November 09, 2007
Horse rider promotes black history
- N.J. equestrian to take message across the nation
By Gary Harki
Staff writer
Miles Dean has rode from Harpers Ferry to Charleston mostly with one hand on the reins of his horse. The other, he says, was usually waving to people as they drove by or watched him go by from their homes.
“West Virginia has some of the most beautiful, hospitable people,” he said.
Dean, along with his horses Dooley and Sankofa, is traveling from New York to California to promote learning about black history in public schools.
Dean said he came through Charleston to visit the memorial to Booker T. Washington at the Capitol and to visit the church in Malden he attended.
So far he has ridden through New York, New Jersey, Pennsylvania, West Virginia and Virginia.
Dean said two things made him decide to take on the journey.

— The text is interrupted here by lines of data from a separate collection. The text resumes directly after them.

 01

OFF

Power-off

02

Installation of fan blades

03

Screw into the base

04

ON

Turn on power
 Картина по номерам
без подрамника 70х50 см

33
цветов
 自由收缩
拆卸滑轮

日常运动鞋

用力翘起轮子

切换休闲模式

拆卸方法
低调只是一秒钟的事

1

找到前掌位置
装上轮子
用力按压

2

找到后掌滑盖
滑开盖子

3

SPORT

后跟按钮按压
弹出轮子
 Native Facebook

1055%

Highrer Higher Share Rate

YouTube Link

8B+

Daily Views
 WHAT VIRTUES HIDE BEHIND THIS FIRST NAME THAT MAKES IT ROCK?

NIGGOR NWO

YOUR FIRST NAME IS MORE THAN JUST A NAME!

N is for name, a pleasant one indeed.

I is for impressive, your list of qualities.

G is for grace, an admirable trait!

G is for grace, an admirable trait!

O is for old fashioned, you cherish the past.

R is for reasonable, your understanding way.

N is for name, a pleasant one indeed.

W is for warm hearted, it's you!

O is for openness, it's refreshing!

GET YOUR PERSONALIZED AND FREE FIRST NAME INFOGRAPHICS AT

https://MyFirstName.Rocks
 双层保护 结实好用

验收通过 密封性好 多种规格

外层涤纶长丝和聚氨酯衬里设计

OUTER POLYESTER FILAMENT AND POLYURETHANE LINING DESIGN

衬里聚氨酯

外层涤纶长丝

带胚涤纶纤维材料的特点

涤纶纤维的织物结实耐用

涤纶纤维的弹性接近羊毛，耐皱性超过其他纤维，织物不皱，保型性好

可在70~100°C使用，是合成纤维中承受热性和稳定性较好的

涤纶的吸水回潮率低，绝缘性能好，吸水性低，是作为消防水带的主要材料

“I am an equestrian, and as such I wanted to take the sport to its highest level. As a trail rider, that was to go from the East Coast to the West Coast,” he said. “And as a teacher, I didn’t want to do this without having something to say.
“I want people to get a deeper understanding of the relationship that African-American people had to the land and the amount of hard work they put into helping establish this country.”
There are many places where black people are a part of the story of America, but aren’t taught in the history books, he said.
Africans were a part of early explorations into the Americas, he said. Stephen the Black, also known as Estevanico, was an African who helped explore what is now the Southwest United States in the 1500s. There were also Africans on other early explorations, he said.
Dean is the director of Black Heritage Riders, Inc., a nonprofit organization that promotes increasing education about blacks and minorities in history.
Dean was teaching fifth and sixth grade last year in New Jersey when the idea to make his trek across country occurred to him.
“My fifth-grade students helped me lay the framework for this journey,” he said. “We explored the topics that led to this journey.”